With Lehman Brothers running out of options in the past week, investors fear that AIG will face billions in additional losses because it has effectively guaranteed complex financial instruments tied to home loans whose values have plummeted. If so, it too could need to raise capital, which Freddie Mac, Fannie Mae and Lehman have demonstrated can be a vexing problem in the current market environment.
The company’s chief executive, Robert Willumstad, is expected to present a broad plan on Sept. 25 to turn the company around, but investors are increasingly impatient. Lehman also had promised to deliver a plan in a couple of weeks, but was pushed to make an announcement in the past week in what proved to be an unsuccessful attempt to reassure investors.
On Friday, AIG shares were down about 28 percent in afternoon trading at $12.63, off $4.92.
AIG stock lost nearly a fifth of its value Tuesday as investors watching the Lehman drama focused on others that might have to raise money. Since Willumstad took over in June, succeeding Martin Sullivan amid mounting losses, the stock has fallen nearly 50 percent.
U.S. stocks rallied broadly at the end of trading Thursday, with investors relieved that a deal for Lehman and perhaps even one for Washington Mutual, the troubled savings and loan, appeared to be in the works. AIG shares gained 5 cents to close at $17.55.
Losses have been mounting at AIG. It reported a loss of $5.3 billion for the second quarter, after a $7.8 billion loss in the previous quarter.

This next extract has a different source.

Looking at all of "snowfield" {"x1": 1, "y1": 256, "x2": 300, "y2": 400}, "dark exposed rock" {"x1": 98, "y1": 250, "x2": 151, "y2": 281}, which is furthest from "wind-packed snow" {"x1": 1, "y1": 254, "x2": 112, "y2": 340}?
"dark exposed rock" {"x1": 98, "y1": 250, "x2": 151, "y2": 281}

The main problem is sophisticated contracts, called credit default swaps, that AIG’s financial products unit sold to investors.
The contracts allow buyers to bet on the creditworthiness of debt obligations backed by mortgages. As home values have fallen, the values of those underlying mortgages have declined, requiring AIG reduce the value of the swaps on its books.
Willumstad declined to comment on AIG’s stock price Thursday, but a company spokesman, Nicholas Ashrooh, said market pressure would not speed the new business plan.
“In the meantime, there’s a lot of work going on to determine the best future course for AIG,” Ashrooh said. “The focus is on doing what’s right for the shareholders and the future of AIG.”
A sliver of good news came Thursday when AIG announced a $115 million settlement of a lawsuit filed by shareholders on behalf of the company. AIG is to receive $85 million in insurance payments covering its directors and officers, and $29.5 million from four former officers. The former officers were accused of breaching fiduciary duties by redirecting insurance business that generated hundreds of millions of dollars in commissions to another company they controlled.
Simultaneously, Maurice Greenberg, AIG’s former chief executive and one of the former officers, began the first of what is expected to be three grueling days of depositions in a civil lawsuit brought against him by the office of the New York State attorney general, Andrew Cuomo. The lawsuit accuses Greenberg of devising transactions to make AIG’s financial condition look stronger.
AIG’s board removed Greenberg in 2005, after regulators served AIG with subpoenas. He was succeeded by Sullivan, a former co-chief operating officer of AIG, who oversaw the restatement of the company’s financial results covering a five-year period. But calm did not return. Instead, the mortgage crisis ensnared the company.
Perhaps the most pressing concern for investors is the exposure to falling home values. AIG has warned investors that more write-downs, into the billions of dollars, are possible.
To maintain its overall financial strength as its assets are falling in value, the company may have to raise new capital. If AIG issued new shares, shareholders could find the value of their existing shares diluted.
This month, an analyst at Citigroup Global Markets, Joshua Shanker, issued a report saying that while new shares “could be extremely dilutive,” he did not think that selling stock would be the company’s only option for raising capital. AIG could sell off certain operations, for instance, or shrink its insurance business in unprofitable markets.
AIG outlined some of its risks in a regulatory filing with its second-quarter results. If one of the major credit rating agencies were to downgrade AIG’s debt, the company could be required to post additional collateral on contracts, the company said.